Оттащив в сторону велосипед, Филипп всадил ключ в скважину. Велосипед должен был висеть на стене. Для этого надо вновь вбить крюк. Он выпал на прошлой неделе. Если бы мама была дома, ему бы влетело. Мама отдыхает в Латвии, в деревне с ласковым названием Покулянка. Скоро должна вернуться.
Скрипнула дверь соседней комнаты, в щель просунулась сухонькая голова.
— Я опять чуть не споткнулся о ваш велосипед. С молоком.
— «Чуть» не считается.
Сегодня Новер его раздражал. Ему так хотелось, чтобы дома никого не было.
— Вам звонила дама. Если уберете велосипед, я расскажу, что она вам передавала.
— Можете не рассказывать.
Новер огорченно вздохнул.
Филипп распахнул дверь и приподнял велосипед на дыбы, задев эмалированный таз. Таз с грохотом упал на пол.
— Какое счастье, — проговорил Новер. — Я чувствовал, что не надо выходить из комнаты.
Пнув ногой таз, Филипп опустил велосипед, вкатил его в комнату и бросил на тахту. Видела бы Александра Федоровна! Верный сердечный припадок. Она не терпела таких дикостей в сыне. Велосипед на тахте! Впрочем, он колоритно дополнял общий «ансамбль»: давно незастилавшуюся кровать, бутылки в углу, помидоры, папиросные окурки, гвозди и журналы, разбросанные на столе и на полу.
За время отъезда Александры Федоровны Филипп ночевал дома раза два или три, не больше. Он снял дырявый сарай в Сестрорецке. За двадцать рублей. В сарае помещались раскладушка, табурет и кубометр дров. В дровах жили мыши и какие-то зеленоватые твари. Мыши и твари ему не мешали. Дрова мешали. Засыпал, правда, ничего не замечая. Но под утро просыпался, бегал вокруг сарая, клялся привезти из дома одеяло, но забывал…

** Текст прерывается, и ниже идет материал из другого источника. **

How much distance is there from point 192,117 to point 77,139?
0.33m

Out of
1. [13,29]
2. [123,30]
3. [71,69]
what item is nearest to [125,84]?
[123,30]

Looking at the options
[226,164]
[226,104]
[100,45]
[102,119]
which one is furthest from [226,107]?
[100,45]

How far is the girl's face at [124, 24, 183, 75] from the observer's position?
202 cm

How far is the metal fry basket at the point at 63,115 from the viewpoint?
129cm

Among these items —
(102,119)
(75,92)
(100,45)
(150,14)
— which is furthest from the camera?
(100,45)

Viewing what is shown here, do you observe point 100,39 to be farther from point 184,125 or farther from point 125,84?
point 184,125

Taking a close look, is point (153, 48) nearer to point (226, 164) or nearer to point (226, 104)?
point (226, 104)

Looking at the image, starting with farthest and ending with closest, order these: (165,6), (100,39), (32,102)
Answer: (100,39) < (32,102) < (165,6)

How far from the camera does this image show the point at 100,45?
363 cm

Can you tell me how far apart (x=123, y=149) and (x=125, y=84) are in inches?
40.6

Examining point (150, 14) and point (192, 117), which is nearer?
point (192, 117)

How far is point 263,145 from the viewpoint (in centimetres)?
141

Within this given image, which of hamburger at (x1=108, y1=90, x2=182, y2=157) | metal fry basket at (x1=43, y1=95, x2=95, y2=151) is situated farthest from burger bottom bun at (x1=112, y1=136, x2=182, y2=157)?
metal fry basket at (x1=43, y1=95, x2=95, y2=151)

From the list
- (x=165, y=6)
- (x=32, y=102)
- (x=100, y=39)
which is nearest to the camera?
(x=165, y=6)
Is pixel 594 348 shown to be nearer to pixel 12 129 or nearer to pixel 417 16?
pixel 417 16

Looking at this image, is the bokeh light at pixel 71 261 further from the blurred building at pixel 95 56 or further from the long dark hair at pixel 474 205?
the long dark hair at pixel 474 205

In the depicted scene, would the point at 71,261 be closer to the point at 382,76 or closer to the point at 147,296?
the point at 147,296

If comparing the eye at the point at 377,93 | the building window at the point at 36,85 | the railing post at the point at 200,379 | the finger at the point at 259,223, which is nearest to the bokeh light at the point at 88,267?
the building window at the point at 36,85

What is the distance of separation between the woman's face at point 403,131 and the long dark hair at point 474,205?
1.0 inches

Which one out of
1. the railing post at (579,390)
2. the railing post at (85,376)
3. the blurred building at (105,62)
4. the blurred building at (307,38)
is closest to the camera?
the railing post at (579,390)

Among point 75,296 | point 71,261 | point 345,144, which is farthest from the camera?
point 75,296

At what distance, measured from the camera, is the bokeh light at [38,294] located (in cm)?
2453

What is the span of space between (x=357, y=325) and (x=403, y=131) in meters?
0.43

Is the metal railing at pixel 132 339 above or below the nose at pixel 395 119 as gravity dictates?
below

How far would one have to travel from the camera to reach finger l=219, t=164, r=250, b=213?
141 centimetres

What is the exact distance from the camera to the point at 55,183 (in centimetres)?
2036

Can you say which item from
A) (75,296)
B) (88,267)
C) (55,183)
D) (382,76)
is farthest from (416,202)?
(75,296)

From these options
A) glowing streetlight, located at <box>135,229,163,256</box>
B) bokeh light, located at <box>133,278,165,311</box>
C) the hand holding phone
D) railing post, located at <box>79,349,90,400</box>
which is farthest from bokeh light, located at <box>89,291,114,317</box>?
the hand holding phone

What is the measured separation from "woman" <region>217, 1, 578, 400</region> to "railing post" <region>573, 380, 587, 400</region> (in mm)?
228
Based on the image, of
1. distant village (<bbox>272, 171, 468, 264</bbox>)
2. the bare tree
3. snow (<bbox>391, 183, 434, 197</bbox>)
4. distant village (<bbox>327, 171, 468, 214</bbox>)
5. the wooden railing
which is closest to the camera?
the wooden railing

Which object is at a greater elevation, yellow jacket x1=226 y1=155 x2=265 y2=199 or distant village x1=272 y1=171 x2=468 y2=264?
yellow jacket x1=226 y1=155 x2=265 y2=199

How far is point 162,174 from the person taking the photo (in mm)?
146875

В дверь деликатно постучали. Филипп бросился к зеркалу и стал рассматривать свое лицо, хоть ему вовсе не хотелось сейчас этого делать.
— Можно?
Филипп делал вид, что не слышит. Он видел в зеркале, как Новер уже просунул в комнату сухонькую голову. Уловка не помогла. Дальше не было смысла рассматривать свою физиономию с видом глухонемого.
Новер вошел в комнату и бережно прикрыл дверь. Оглядевшись, он подошел к «своему» креслу, снял с него пепельницу и, шумно вздохнув, сел.
«Сидит, — зло подумал Филипп. — И будет сидеть, пока у него не пригорит молоко. А потом будет стонать, что из-за меня. А может быть, крикнуть, что горит? Пусть сидит. Принципиально буду молчать. Не могут оставить человека в покое…»
— Ну?!
— Что «ну», что «ну?» — раздраженно думал Филипп.
— Как вас встретили на заводе?
Больше Филипп выдержать не мог. И дернуло его утром рассказать старику о заводе.